> OBJECTIVE: Reproduce the rows below exactly, beginning with the line that contains "With the options" and continuing through the last line of the final row.

> SOURCE DATA:

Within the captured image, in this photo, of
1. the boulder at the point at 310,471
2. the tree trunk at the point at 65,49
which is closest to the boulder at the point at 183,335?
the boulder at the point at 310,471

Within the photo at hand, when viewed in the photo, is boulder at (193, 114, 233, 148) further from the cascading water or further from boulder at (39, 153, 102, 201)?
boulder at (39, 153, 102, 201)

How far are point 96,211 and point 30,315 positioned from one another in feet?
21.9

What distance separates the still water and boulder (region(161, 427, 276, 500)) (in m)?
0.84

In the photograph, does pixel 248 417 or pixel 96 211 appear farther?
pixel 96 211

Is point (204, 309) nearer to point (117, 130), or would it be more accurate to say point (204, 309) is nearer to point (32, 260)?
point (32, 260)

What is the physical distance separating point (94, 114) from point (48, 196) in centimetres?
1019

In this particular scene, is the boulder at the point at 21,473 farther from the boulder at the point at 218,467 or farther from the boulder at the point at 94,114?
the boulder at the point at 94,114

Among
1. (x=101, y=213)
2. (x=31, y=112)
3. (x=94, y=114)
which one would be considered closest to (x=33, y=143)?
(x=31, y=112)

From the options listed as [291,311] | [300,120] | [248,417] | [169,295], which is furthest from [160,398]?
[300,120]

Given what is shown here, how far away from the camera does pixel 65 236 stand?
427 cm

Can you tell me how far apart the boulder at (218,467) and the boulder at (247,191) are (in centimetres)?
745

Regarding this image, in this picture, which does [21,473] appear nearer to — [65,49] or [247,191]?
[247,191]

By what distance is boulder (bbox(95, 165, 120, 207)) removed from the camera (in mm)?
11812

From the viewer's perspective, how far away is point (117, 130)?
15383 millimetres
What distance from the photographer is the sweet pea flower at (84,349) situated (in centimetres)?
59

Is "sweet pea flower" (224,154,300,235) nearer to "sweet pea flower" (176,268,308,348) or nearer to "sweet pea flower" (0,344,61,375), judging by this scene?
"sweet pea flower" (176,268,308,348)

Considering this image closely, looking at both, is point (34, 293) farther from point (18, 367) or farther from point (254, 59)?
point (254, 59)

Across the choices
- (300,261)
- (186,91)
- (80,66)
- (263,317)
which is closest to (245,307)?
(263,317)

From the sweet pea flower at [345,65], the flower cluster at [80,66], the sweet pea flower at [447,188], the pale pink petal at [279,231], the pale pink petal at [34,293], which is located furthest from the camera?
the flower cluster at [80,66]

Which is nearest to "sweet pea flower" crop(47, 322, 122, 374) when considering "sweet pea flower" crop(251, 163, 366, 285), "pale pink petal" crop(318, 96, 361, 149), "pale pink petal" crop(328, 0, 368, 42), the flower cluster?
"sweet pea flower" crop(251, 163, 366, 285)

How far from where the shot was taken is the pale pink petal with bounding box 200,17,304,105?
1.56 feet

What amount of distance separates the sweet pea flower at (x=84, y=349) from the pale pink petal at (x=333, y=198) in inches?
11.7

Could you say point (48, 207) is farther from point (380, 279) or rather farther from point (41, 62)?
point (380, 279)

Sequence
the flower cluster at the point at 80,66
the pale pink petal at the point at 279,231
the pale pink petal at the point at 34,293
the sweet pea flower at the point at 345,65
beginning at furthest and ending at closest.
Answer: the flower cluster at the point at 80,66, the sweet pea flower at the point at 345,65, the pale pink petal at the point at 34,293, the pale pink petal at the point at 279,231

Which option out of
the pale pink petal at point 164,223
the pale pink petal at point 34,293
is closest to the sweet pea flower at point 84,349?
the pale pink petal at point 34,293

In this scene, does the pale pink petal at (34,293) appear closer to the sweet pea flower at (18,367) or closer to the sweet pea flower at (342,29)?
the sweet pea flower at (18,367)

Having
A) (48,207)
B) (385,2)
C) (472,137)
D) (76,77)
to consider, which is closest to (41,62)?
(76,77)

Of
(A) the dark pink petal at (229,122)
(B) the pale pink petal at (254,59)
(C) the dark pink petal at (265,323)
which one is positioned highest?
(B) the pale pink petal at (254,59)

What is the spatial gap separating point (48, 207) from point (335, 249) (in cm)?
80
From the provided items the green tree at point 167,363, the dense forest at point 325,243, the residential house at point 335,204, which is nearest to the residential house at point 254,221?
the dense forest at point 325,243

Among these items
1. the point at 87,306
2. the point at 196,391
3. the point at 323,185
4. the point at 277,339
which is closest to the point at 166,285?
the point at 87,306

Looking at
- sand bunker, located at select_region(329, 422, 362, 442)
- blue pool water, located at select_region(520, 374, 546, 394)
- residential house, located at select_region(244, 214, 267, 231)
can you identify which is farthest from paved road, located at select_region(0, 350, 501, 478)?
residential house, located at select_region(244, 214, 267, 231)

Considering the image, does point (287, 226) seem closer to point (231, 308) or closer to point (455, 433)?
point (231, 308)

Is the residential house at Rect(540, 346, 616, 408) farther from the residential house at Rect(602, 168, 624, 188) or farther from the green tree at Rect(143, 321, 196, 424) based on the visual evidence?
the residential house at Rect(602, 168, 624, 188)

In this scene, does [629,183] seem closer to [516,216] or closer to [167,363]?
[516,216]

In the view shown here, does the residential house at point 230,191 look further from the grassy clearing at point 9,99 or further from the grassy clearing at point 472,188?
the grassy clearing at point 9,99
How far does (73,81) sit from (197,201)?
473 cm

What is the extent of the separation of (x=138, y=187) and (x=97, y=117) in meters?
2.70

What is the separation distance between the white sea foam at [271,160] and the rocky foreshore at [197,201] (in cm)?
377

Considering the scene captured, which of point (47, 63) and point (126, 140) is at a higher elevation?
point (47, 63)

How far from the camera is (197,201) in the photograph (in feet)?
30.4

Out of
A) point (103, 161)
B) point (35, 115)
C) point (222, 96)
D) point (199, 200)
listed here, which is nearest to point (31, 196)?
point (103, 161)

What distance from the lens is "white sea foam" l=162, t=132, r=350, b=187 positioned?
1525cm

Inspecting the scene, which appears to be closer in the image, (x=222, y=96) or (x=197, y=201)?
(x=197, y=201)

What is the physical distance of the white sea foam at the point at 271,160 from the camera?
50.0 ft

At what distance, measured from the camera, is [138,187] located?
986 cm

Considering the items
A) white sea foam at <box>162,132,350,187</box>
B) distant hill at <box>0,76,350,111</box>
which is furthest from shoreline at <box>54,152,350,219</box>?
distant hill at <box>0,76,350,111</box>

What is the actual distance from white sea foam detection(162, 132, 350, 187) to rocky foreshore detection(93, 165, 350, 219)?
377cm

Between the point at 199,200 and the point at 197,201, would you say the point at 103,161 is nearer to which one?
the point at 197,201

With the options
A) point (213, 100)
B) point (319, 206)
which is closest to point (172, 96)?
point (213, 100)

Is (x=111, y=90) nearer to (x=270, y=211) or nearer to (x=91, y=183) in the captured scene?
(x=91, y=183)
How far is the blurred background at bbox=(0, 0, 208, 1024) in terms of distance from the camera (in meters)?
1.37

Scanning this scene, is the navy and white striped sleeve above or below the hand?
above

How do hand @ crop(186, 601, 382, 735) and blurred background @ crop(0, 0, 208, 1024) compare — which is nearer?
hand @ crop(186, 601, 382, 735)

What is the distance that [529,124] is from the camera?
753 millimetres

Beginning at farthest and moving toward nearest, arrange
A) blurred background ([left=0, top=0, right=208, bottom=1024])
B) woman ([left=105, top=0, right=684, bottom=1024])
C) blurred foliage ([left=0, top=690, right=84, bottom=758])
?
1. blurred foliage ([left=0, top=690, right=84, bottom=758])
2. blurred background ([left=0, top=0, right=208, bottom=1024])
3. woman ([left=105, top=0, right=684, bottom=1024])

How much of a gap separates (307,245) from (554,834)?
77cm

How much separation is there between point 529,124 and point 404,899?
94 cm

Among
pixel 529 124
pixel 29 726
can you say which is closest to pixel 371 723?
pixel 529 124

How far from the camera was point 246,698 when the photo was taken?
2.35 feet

> RESPONSE:
With the options
A) point (213, 100)
B) point (319, 206)
which is closest to point (172, 96)?
point (213, 100)

Is (x=111, y=90) nearer to (x=270, y=211) or nearer to (x=91, y=183) in the captured scene?
(x=91, y=183)
How far is the blurred background at bbox=(0, 0, 208, 1024) in terms of distance from the camera (in meters)?
1.37

Scanning this scene, is the navy and white striped sleeve above or below the hand?
above

How do hand @ crop(186, 601, 382, 735) and blurred background @ crop(0, 0, 208, 1024) compare — which is nearer?
hand @ crop(186, 601, 382, 735)

What is the distance that [529,124] is from the camera?
753 millimetres

Beginning at farthest and moving toward nearest, arrange
A) blurred background ([left=0, top=0, right=208, bottom=1024])
B) woman ([left=105, top=0, right=684, bottom=1024])
C) blurred foliage ([left=0, top=690, right=84, bottom=758])
?
1. blurred foliage ([left=0, top=690, right=84, bottom=758])
2. blurred background ([left=0, top=0, right=208, bottom=1024])
3. woman ([left=105, top=0, right=684, bottom=1024])

How much of a gap separates (307,245) from (554,834)?
77cm

How much separation is there between point 529,124 and point 404,899?
94 cm

Among
pixel 529 124
pixel 29 726
can you say which is closest to pixel 371 723?
pixel 529 124

How far from the camera was point 246,698 when the photo was taken?
2.35 feet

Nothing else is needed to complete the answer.